Award Holder: Brian Campbell
University: University of Kent
Title of Research: Enacting Trust: Multiculturalism, Personal Relationships and Law in a Spanish Enclave in Morocco

Ceuta and Confianza

Ceuta is a small enclave town (official population: 86,000) on the Mediterranean coast of Morocco, belonging to Spain and subject to the laws of the European Union. Although the conquest of the town by Christian forces in the 15th Century was meant to extend the crusading spirit of the Reconquista onto North Africa, Ceuta was, for most of its modern history, a small, vulnerable border fort/prison (presidio) constantly under attack by Muslim forces.

In the 20th century, spearheading Spanish colonial enterprise in northern Morocco, Ceuta became the main port of a large and rich colonial hinterland. Ceuta saw its population explode, with the settlement of Spanish and Moroccan soldiers and labourers and the establishment of affluent Jewish, Hindu and Chinese traders and businessmen. The few ethnographies of the enclave describe how, following the dismantling of the protectorate in the 50s, the economic vulnerability of the enclave meant that individuals had to form trust-based (confianza) working alliances (amistades) with other citizens of the town based on the recognition of individual abilities (lo que valga) and trustworthiness (ser de confianza). Such personal relationships and friendships between unsubstitutable partners cut across and through religious identities and categories.  

Towards an Anthropological model of trust.

My original goal was to provide an anthropological model of trust. Both economics and sociology, as academic disciplines, had developed complex models of trust. Neo-classical economic theory largely seeks to explore the role of trust in the calculation of loss and gain, with the aim of ‘measuring’ its economic value. Sociological models, by contrast, depict trust as a positive, collective social trait, the main opponent of ‘corruption’ and ‘crime’. Similarly, recent anthropological work in the Mediterranean region observes how such personal trust relationships proving essential in the integration of migrants and foreigners by assigning them rights which are distinct from the legal ones granted by the state.

§ WORK INSTRUCTIONS:
Resume the research summary on trust in Ceuta, picking up right after its last sentence.

§ DATA SEGMENT:

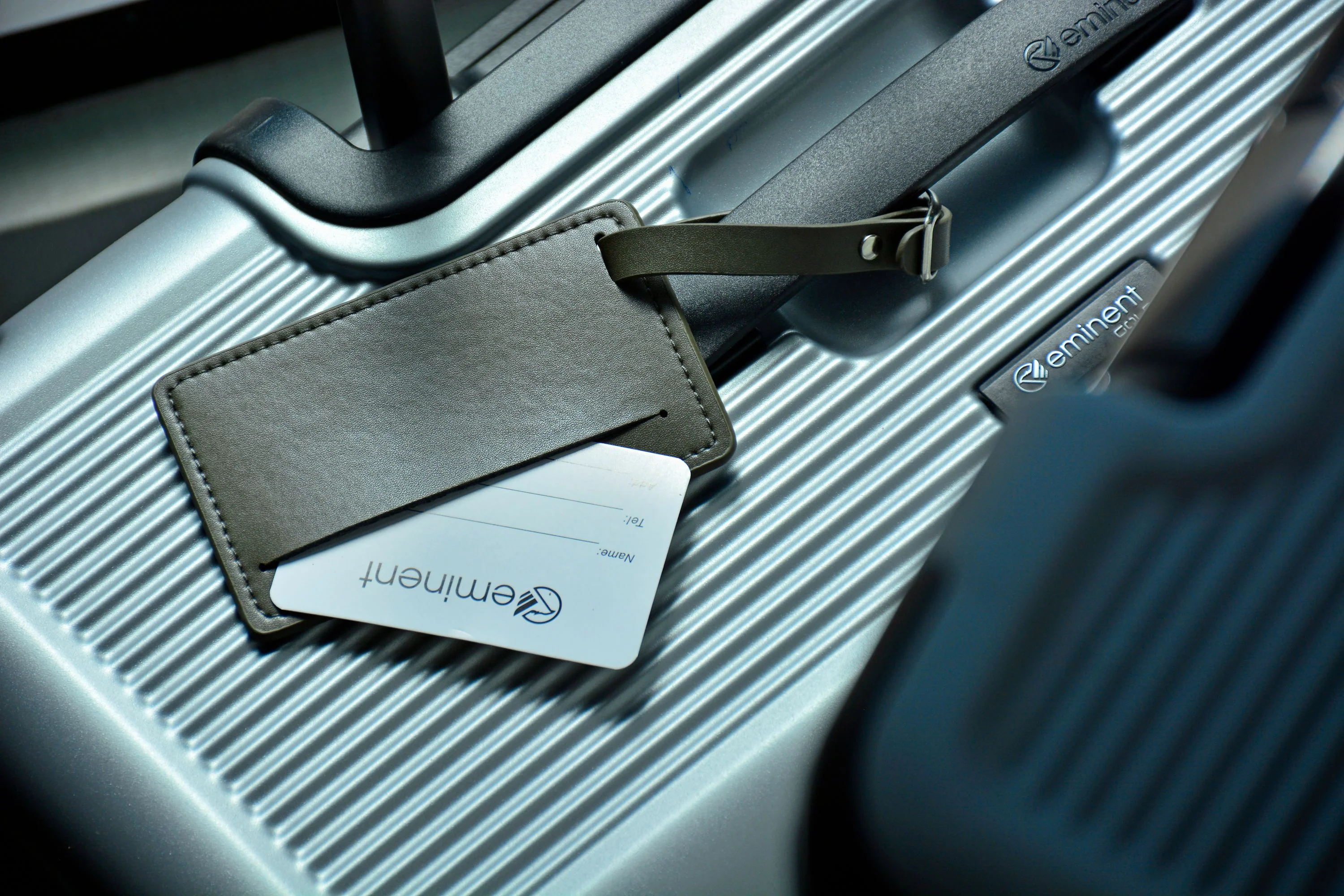 Luggage Tag - Grey - Image 7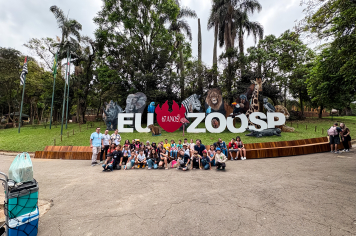 Foto - Passeio Zoológico 15/10/2025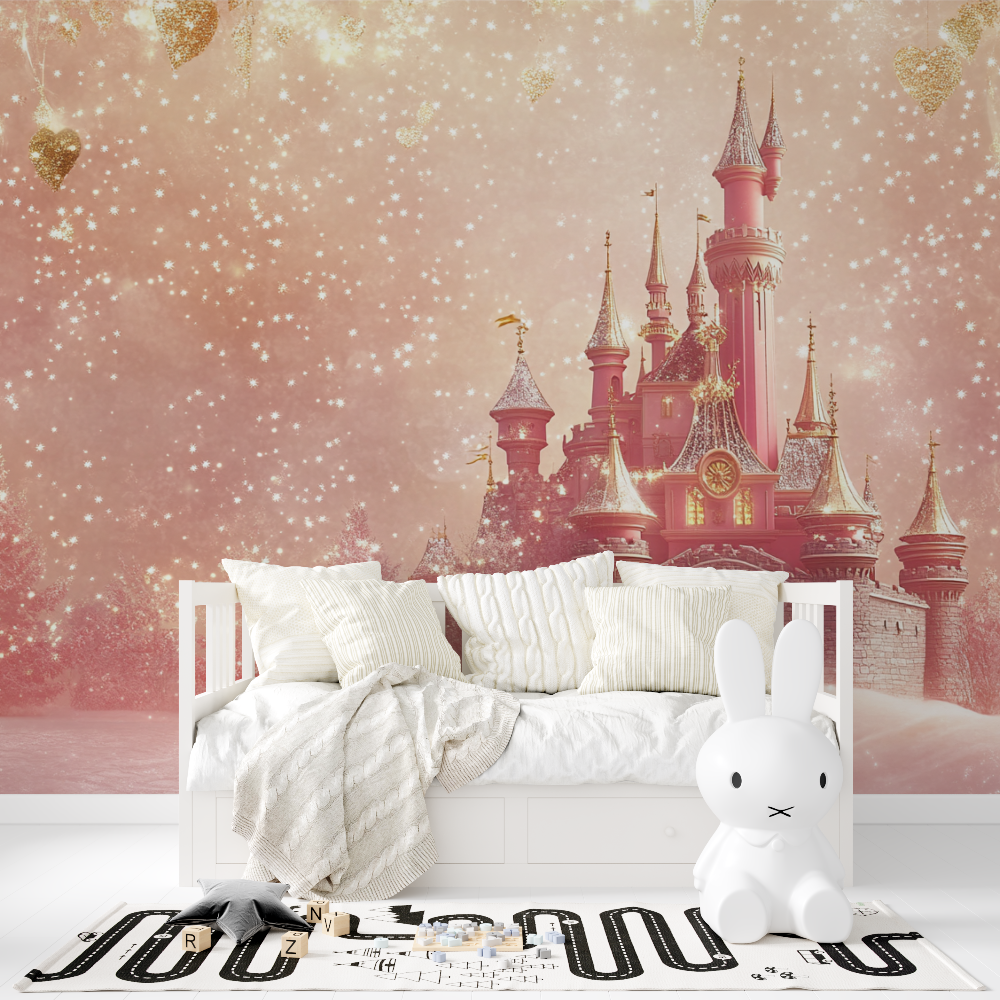 Grand Castle Wallpaper | Murals Wallpaper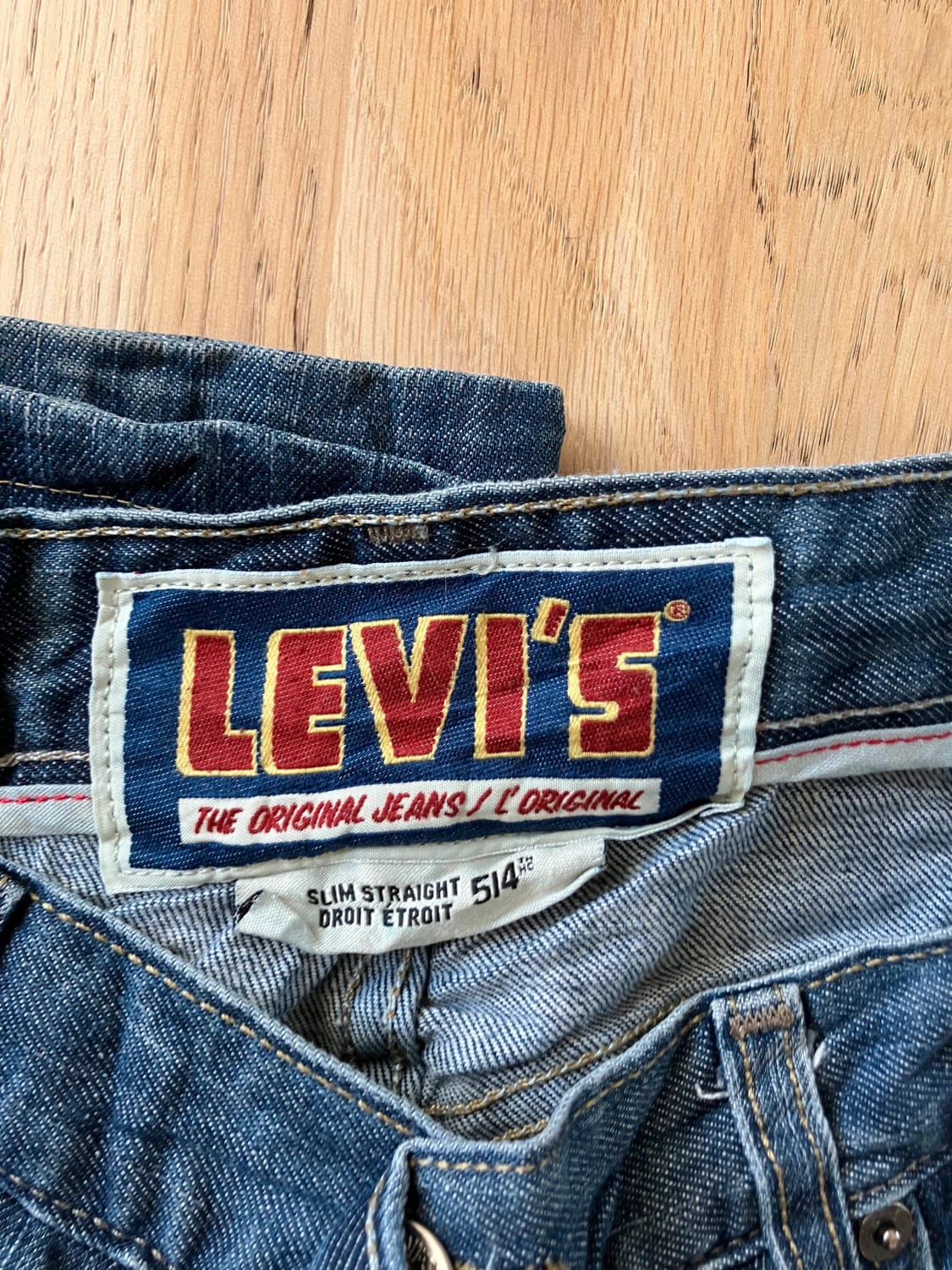 đź›’Jeans Levi's W34 L32đź›’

§ TASK ANSWER:
Such models fail to account for the Ceutan case. My preliminary visits to the town, and very early on in my fieldwork, it became clear how such personal relationships based on ‘tener confianza’ (lit. to hold someone in trust), are often also exclusive and informal, excluding state law, regulation and contract. While, ties of ‘tener confianza’ could, in some cases, lead into long term alliance and legal and economic benefits for both local and migrant, it is also clear that the migrant continues to be vulnerable, weak and often heavily exploited during such periods, vulnerable to the local and stronger definition of what trustworthiness implies. Trust based relationships, exclusive and informal, could have a darker side to them. Mediterranean anthropology has continued to report such relationships forming throughout southern Europe, warranting the analysis of such a phenomenon.

The Ceutan Reality (la realdad ceuti)

Any field research in the social sciences will face its unique set of problems and obstacles. I quickly learnt that anthropologists, through the methodological and conceptual tools they carry, are the best equipped in dealing with such issues. Not only are anthropologists trained to identify and responsibly overcome such limitations, but they see them as challenges that engross them in the practice of their discipline and the experiencing of their fieldsite. I will illustrate:

If there is one thing which is crystal clear about Ceutans is that, perhaps more than any other town or village in Spain, they boast a very strong sense of local identity and belonging. A ‘caballa’ or a ‘ceuti’ is more than someone who is born in Ceuta, he or she is a person who would defend the city and seek to constantly improve it.  And Ceuta’s special context often calls for such active defence.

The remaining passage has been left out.